| Stated task A |
Answer these questions about the bug report on the overflow warning, one answer per line, marked the same way:
(i) Which numpy version appears in the runtime information?
(ii) In the code example, what size of zeros array produces the overflow warning?
(iii) According to mattip, what might the problem be connected to?

| Extracted text |
(begin)

BUG: "overflow encountered in divide" depending on the number of zeros #25097

bersbersbers · 2023-11-09T13:16:15Z

Describe the issue:

(Cross-post from https://stackoverflow.com/q/77451924/)

I am getting overflow RuntimeWarnings for an array of 9 elements but not for an array of 8 (or 200, ...) elements. It seems I get warnings iff I have more than 8 zeros and their number is not divisible by 4.

Reproduce the code example:

import numpy as np

# This works fine
np.zeros(1) / np.float64(1e-309)
np.zeros(4) / np.float64(1e-309)
np.zeros(7) / np.float64(1e-309)
np.zeros(8) / np.float64(1e-309)
np.zeros(12) / np.float64(1e-309)
np.zeros(16) / np.float64(1e-309)
np.zeros(100) / np.float64(1e-309)
np.zeros(200) / np.float64(1e-309)

# This gives "RuntimeWarning: overflow encountered in divide"
np.zeros(9) / np.float64(1e-309)

Error message:

<stdin>:1: RuntimeWarning: overflow encountered in divide

Runtime information:

1.26.1
3.12.0 (tags/v3.12.0:0fb18b0, Oct 2 2023, 13:03:39) [MSC v.1935 64 bit (AMD64)]

WARNING: threadpoolctl not found in system! Install it by pip install threadpoolctl. Once installed, try np.show_runtime again for more detailed build information
[{'numpy_version': '1.26.1',
'python': '3.12.0 (tags/v3.12.0:0fb18b0, Oct 2 2023, 13:03:39) [MSC v.1935 '
'64 bit (AMD64)]',
'uname': uname_result(system='Windows', node='hostname', release='10', version='10.0.19045', machine='AMD64')},
{'simd_extensions': {'baseline': ['SSE', 'SSE2', 'SSE3'],
'found': ['SSSE3',
'SSE41',
'POPCNT',
'SSE42',
'AVX',
'F16C',
'FMA3',
'AVX2',
'AVX512F',
'AVX512CD',
'AVX512_SKX',
'AVX512_CLX',
'AVX512_CNL',
'AVX512_ICL'],
'not_found': []}}]
None

Context for the issue:

No response

The text was updated successfully, but these errors were encountered:

mattip · 2023-11-10T07:01:25Z

Sounds like it might be connected to mixed SIMD (8 elements) + normal (last element) code. @seiko2plus any thoughts?

(end)

| Input material |
(begin)

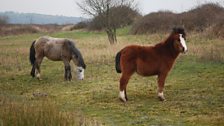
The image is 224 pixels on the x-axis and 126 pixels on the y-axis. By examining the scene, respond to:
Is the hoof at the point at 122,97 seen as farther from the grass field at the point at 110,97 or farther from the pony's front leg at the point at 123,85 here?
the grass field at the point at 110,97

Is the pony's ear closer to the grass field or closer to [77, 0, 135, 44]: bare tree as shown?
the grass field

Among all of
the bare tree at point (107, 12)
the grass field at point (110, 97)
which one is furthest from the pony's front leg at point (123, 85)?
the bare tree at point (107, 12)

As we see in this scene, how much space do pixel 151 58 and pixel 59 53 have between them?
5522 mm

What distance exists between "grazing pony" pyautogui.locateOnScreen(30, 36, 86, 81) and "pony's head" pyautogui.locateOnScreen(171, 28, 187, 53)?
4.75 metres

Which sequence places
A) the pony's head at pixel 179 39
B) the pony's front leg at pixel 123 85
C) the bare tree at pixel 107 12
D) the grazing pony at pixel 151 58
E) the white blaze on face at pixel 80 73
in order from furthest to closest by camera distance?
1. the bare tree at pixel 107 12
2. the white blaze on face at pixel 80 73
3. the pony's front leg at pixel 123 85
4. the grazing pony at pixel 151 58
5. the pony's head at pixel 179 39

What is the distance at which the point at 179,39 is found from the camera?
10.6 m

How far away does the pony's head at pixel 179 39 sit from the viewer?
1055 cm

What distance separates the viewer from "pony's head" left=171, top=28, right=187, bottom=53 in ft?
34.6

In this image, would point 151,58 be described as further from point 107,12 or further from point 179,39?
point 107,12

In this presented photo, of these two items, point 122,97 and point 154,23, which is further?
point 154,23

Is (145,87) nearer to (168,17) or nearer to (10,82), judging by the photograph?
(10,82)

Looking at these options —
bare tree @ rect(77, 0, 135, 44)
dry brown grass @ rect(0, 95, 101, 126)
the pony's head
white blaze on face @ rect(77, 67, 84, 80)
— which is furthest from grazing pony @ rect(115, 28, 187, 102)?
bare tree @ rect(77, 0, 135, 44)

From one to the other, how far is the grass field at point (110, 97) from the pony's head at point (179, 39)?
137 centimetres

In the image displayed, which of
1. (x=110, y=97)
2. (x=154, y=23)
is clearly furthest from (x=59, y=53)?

(end)

| Stated task B |
Return the lines of the entries from their beginning through the line containing "Is the hoof", with no changes. Leave out the pictures.

| Written answer A |
(i) 1.26.1
(ii) 9
(iii) Mixed SIMD (8 elements) plus normal (last element) code.

| Written answer B |
The image is 224 pixels on the x-axis and 126 pixels on the y-axis. By examining the scene, respond to:
Is the hoof at the point at 122,97 seen as farther from the grass field at the point at 110,97 or farther from the pony's front leg at the point at 123,85 here?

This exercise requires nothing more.